= Come, all ye jolly tinner boys =

Traditional folk song

"Come, all ye jolly tinner boys" is a traditional folk song associated with Cornwall that was written about 1807, when Napoleon Bonaparte made threats that would affect trade in Cornwall at the time of the invasion of Poland. The song contains the line Why forty thousand Cornish boys shall knawa the reason why.

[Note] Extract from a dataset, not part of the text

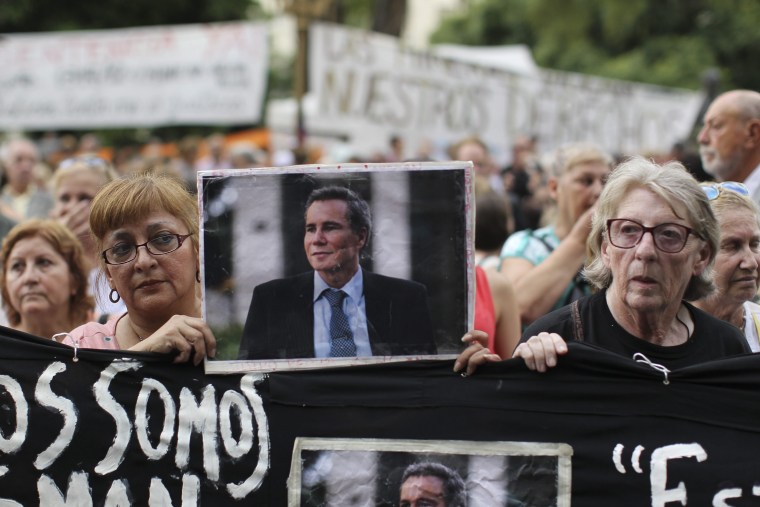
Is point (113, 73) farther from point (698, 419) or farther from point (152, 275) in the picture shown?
point (698, 419)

According to Cornish historian Robert Morton Nance, it was possibly the inspiration for R. S. Hawker's "The Song of the Western Men" which was written in 1824 and contains a strikingly similar line: Here's twenty thousand Cornish men will know the reason why!

== Lyrics ==
Come, all ye jolly Tinner boys, and listen to me;

I'll tell ее of a storie shall make ye for to see,

Consarning Boney Peartie, the schaames which he had maade

To stop our tin and copper mines, and all our pilchard traade.

Chorus- Hurea for tin and copper, boys, and fisheries likewise!

Hurea for Cornish maadens-Oh, bless their pretty eyes!

Hurea for our ould gentrie, and may they never faale!

Hurea, hurea for Cornwall! Hurea, boys, "one and ale!"

He summonsed forty thousand men, to Polland they did goa,

And for to rob and plunder there you very well do knawa;

But ten-thou-sand were killed, and laade dead in blood and goare,

And thirty thousand ranned away, and I cante tell where, I'm sure.

And should that Boney Peartie have forty thousand still

To make into an army to work his wicked will,

And try for to invaade us, if he doesn't quickly fly—

Why forty thousand Cornish boys shall knawa the reason why.